In the world of machine learning, innovation requires the use of data. However, the reality for many companies is that data access and environmental controls, which are vital for security, can also add inefficiencies to the model development and testing life cycle.
To overcome this challenge and help companies Capital One has provided an open resource for a new project called Synthetic Data.
“With this tool, data sharing can be done safely and quickly allowing for faster hypothesis testing and iteration of ideas,” said Taylor Turner, lead machine learning engineer and co-developer of Synthetic Data.
Synthetic data generates artificial data that can be used instead of “real” data. They often contain the same schema and statistical properties as the original data, but do not include personally identifiable information. This is most useful in situations where complex, non-linear datasets are needed, as is often the case in deep learning models.
Utilizing Synthetic Data involves the model builder furnishing the necessary statistical properties for the experiment’s dataset. This includes details such as the marginal distribution among inputs, correlation between inputs, and an analytical expression that establishes the mapping from inputs to outputs.
“And then you can experiment to your heart’s content. It’s as simple as possible, yet as artistically flexible as needed to do this type of machine learning”, said Brian Barr, senior machine learning engineer and researcher at Capital One.
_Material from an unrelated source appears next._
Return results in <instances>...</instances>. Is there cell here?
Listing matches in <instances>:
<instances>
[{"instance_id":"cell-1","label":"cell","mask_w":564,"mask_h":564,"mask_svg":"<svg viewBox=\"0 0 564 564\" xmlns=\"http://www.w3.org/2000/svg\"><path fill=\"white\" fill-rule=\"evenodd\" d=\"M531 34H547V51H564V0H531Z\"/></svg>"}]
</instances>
According to Barr, there were some early efforts in the 1980s around synthetic data that led to capabilities in the popular Python machine learning library scikit-learn. However, as machine learning has evolved those capabilities are “not as flexible and complete for deep learning where there’s nonlinear relationships between inputs and outputs,” said Barr.
The Synthetic Data initiative originated within Capital One’s machine learning research program, which is dedicated to exploring and advancing progressive methods, applications, and techniques in machine learning to enhance the simplicity and security of banking. It emerged from the Capital One research paper, “Towards Ground Truth Explainability on Tabular Data,” co-authored by Barr.
“Sharing our research and developing tools for the open-source community are integral aspects of our mission at Capital One. We are excited about the ongoing exploration of the synergies between data profiling and synthetic data, and we are committed to sharing our insights”, Turner stated.
This project seamlessly integrates with Data Profiler, Capital One’s open-source machine learning library designed for monitoring large datasets and identifying sensitive information that requires secure handling. Data Profiler compiles the dataset’s representative statistics, and Synthetic Data can then be generated based on these empirical metrics.